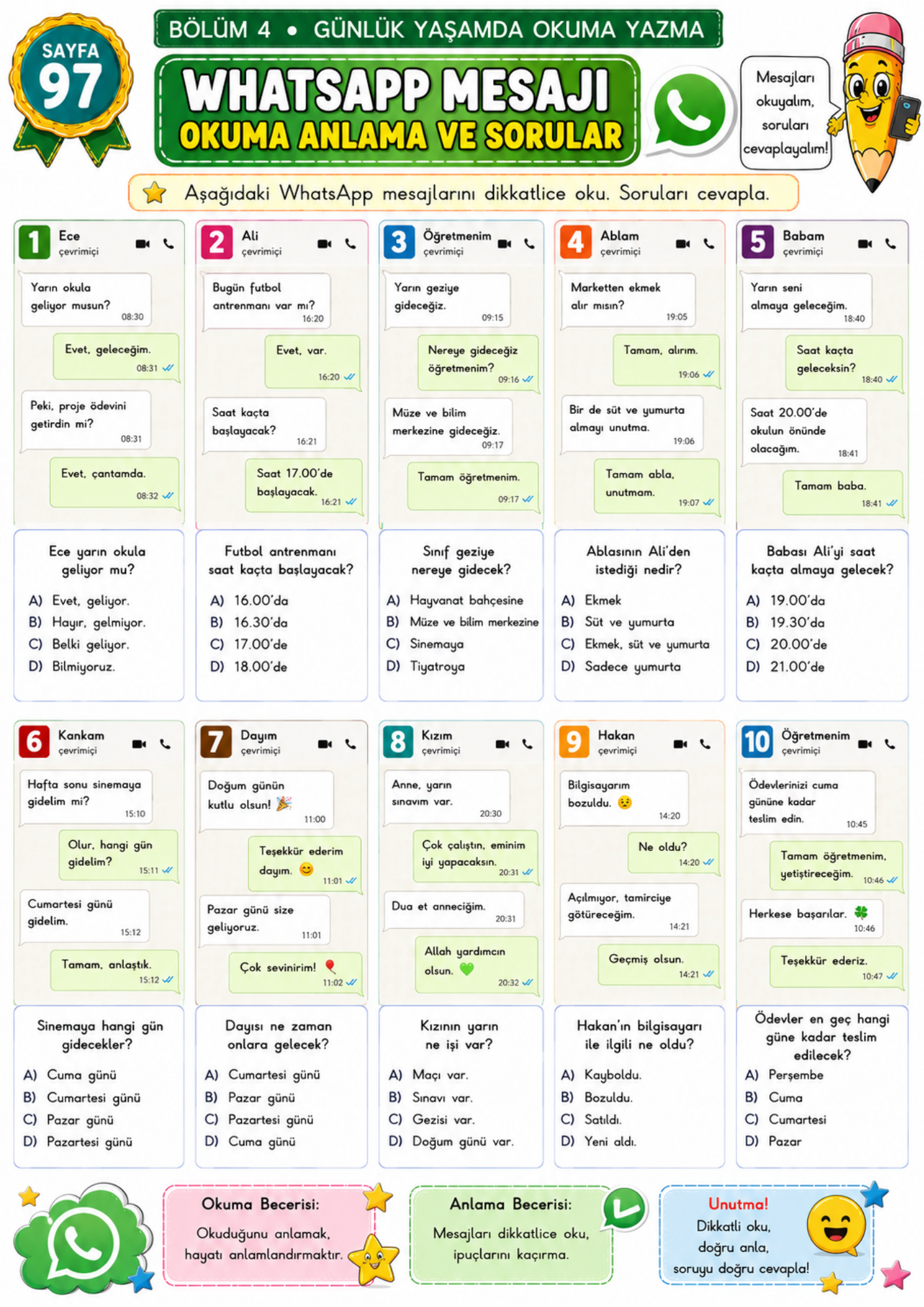 SAYFA
97

BÖLÜM 4 • GÜNLÜK YAŞAMDA OKUMA YAZMA

WHATSAPP MESAJI
OKUMA ANLAMA VE SORULAR

Mesajları okuyalım, soruları cevaplayalım!

Aşağıdaki WhatsApp mesajlarını dikkatlice oku. Soruları cevapla.

1 Ece
çevrimiçi

Yarın okula geliyor musun? 08:30

Evet, geleceğim. 08:31

Peki, proje ödevini getirdin mi? 08:31

Evet, çantamda. 08:32

Ece yarın okula geliyor mu?

A) Evet, geliyor.
B) Hayır, gelmiyor.
C) Belki geliyor.
D) Bilmiyoruz.

2 Ali
çevrimiçi

Bugün futbol antrenmanı var mı? 16:20

Evet, var. 16:20

Saat kaçta başlayacak? 16:21

Saat 17.00'de başlayacak. 16:21

Futbol antrenmanı saat kaçta başlayacak?

A) 16.00'da
B) 16.30'da
C) 17.00'de
D) 18.00'de

3 Öğretmenim
çevrimiçi

Yarın geziye gideceğiz. 09:15

Nereye gideceğiz öğretmenim? 09:16

Müze ve bilim merkezine gideceğiz. 09:17

Tamam öğretmenim. 09:17

Sınıf geziye nereye gidecek?

A) Hayvanat bahçesine
B) Müze ve bilim merkezine
C) Sinemaya
D) Tiyatroya

4 Ablam
çevrimiçi

Marketten ekmek alır mısın? 19:05

Tamam, alırım. 19:06

Bir de süt ve yumurta almayı unutma. 19:06

Tamam abla, unutmam. 19:07

Ablasının Ali'den istediği nedir?

A) Ekmek
B) Süt ve yumurta
C) Ekmek, süt ve yumurta
D) Sadece yumurta

5 Babam
çevrimiçi

Yarın seni almaya geleceğim. 18:40

Saat kaçta geleceksin? 18:40

Saat 20.00'de okulun önünde olacağım. 18:41

Tamam baba. 18:41

Babası Ali'yi saat kaçta almaya gelecek?

A) 19.00'da
B) 19.30'da
C) 20.00'de
D) 21.00'de

6 Kankam
çevrimiçi

Hafta sonu sinemaya gidelim mi? 15:10

Olur, hangi gün gidelim? 15:11

Cumartesi günü gidelim. 15:12

Tamam, anlaştık. 15:12

Sinemaya hangi gün gidecekler?

A) Cuma günü
B) Cumartesi günü
C) Pazar günü
D) Pazartesi günü

7 Dayım
çevrimiçi

Doğum günün kutlu olsun! 🎉 11:00

Teşekkür ederim dayım. 😊 11:01

Pazar günü size geliyoruz. 11:01

Çok sevinirim! 🎈 11:02

Dayısı ne zaman onlara gelecek?

A) Cumartesi günü
B) Pazar günü
C) Pazartesi günü
D) Cuma günü

8 Kızım
çevrimiçi

Anne, yarın sınavım var. 20:30

Çok çalıştın, eminim iyi yapacaksın. 20:31

Dua et anneciğim. 20:31

Allah yardımcın olsun. 💚 20:32

Kızının yarın ne işi var?

A) Maçı var.
B) Sınavı var.
C) Gezisi var.
D) Doğum günü var.

9 Hakan
çevrimiçi

Bilgisayarım bozuldu. 😟 14:20

Ne oldu? 14:20

Açılmıyor, tamirciye götüreceğim. 14:21

Geçmiş olsun. 14:21

Hakan'ın bilgisayarı ile ilgili ne oldu?

A) Kayboldu.
B) Bozuldu.
C) Satıldı.
D) Yeni aldı.

10 Öğretmenim
çevrimiçi

Ödevlerinizi cuma gününe kadar teslim edin. 10:45

Tamam öğretmenim, yetiştireceğim. 10:46

Herkese başarılar. 🍀 10:46

Teşekkür ederiz. 10:47

Ödevler en geç hangi güne kadar teslim edilecek?

A) Perşembe
B) Cuma
C) Cumartesi
D) Pazar

Okuma Becerisi:
Okuduğunu anlamak, hayatı anlamlandırmaktır.

Anlama Becerisi:
Mesajları dikkatlice oku, ipuçlarını kaçırma.

Unutma!
Dikkatli oku, doğru anla, soruyu doğru cevapla!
--
Problem requirements: Of all the entries above, output exactly the lines between the one holding "Olur, hangi gün gidelim? 15:11" and the one holding "Anne, yarın sınavım var. 20:30", inclusive.

Response to the task:
Olur, hangi gün gidelim? 15:11

Cumartesi günü gidelim. 15:12

Tamam, anlaştık. 15:12

Sinemaya hangi gün gidecekler?

A) Cuma günü
B) Cumartesi günü
C) Pazar günü
D) Pazartesi günü

7 Dayım
çevrimiçi

Doğum günün kutlu olsun! 🎉 11:00

Teşekkür ederim dayım. 😊 11:01

Pazar günü size geliyoruz. 11:01

Çok sevinirim! 🎈 11:02

Dayısı ne zaman onlara gelecek?

A) Cumartesi günü
B) Pazar günü
C) Pazartesi günü
D) Cuma günü

8 Kızım
çevrimiçi

Anne, yarın sınavım var. 20:30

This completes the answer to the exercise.